**TEXT SHOWN:**

========================

Investments in greenhouse gas mitigating technologies in North America surged during 2009-10, said a report commissioned by the American Petroleum Institute. The report showed the US-based oil and natural gas industry contributed nearly half of an estimated $225 billion total investment.

Industry invested $108 billion in GHG mitigating technologies, including the development of shale gas, and $71 billion without shale gas investments. Other US-based private industries invested $74 billion and the US government invested $43 billion during 2009-10, the report said.

Kyle Isakower, API vice-president of regulatory and economic policy, told reporters during an Oct. 20 conference call, that API commissioned the report to inform the public about industry’s commitment to GHG mitigating technologies.

The report estimated industry’s GHG mitigating investments, which included shale gas, efficiency improvements including combined heat and power, and advanced technology for vehicles. Oil and gas companies reduced natural gas flaring and fugitive emissions to curb methane releases while adding to gas supplies through gas production from shale plays, Isakower said.

For the latest report, API included industry’s investments in shale gas development because the use of gas can displace the use of coal, which helps reduce GHG emissions, Isakower said. The report noted the potential for GHG mitigation was determined by the amount of gas-on-gas substitution vs gas-on-coal.

The federal government invested in energy efficient lighting, wind, solar, biofuels, and basic research with some of that investment during 2009-10 stemming from the American Recovery and Reinvestment Act of 2009.

========================

**DATA SHOWN:**

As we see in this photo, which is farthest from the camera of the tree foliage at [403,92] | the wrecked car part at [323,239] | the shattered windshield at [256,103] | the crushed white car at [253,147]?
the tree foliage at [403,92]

========================

**SHORT TASK:**
Extend the article on greenhouse gas mitigation investments by the oil and gas industry with new sentences that pick up after its final sentence. The data plays no part in what comes next.

**ANSWER TO THIS PROBLEM:**
Major investments by other private industries included advanced technology vehicles, efficiency improvements in electric generation, biofuels, wind, and solar.

Thomas Tanton, president of T2 and Associates, prepared the report for API, entitled “Key Investments in Greenhouse Gas Mitigation Technologies from 2000 Through 2010 by Energy Firms, Other Industry, and the Federal Government.”

Tanton wrote the report after his company compiled information from more than 565 publicly available documents or web sites, including corporate annual reports, federal budget documents, and other public sources.

Oil and gas investments

Of its GHG mitigation investments, the oil and gas industry spent $60.5 billion on fuel substitution efforts. Shale gas investments accounted for $37 billion of the $60.5 billion, the report said.

Compared with industry’s investment patterns from 2000-10, the fuel substitution investments jumped during 2990-10, the report said. Isakower attributed this surge to investments for shale gas development along with shale play research and development investments.

“These significant new investments were made in the face of a persistent recession,” the report noted.

The Energy Information Administration reported on Aug. 18 that energy-related carbon dioxide emissions in the US during 2010 increased by 213 million tonnes, or 3.9%, compared with 2009. The US-based oil and gas industry reported direct emission reductions of 55.9 million tonnes during 2010 compared with 2009, the API report said.

The 55.9 million tonnes equates to 11.2 million passenger vehicles taken off the roads, API calculated. The US Department of Transportation in 2009 reported 246 million cars and trucks total in the US.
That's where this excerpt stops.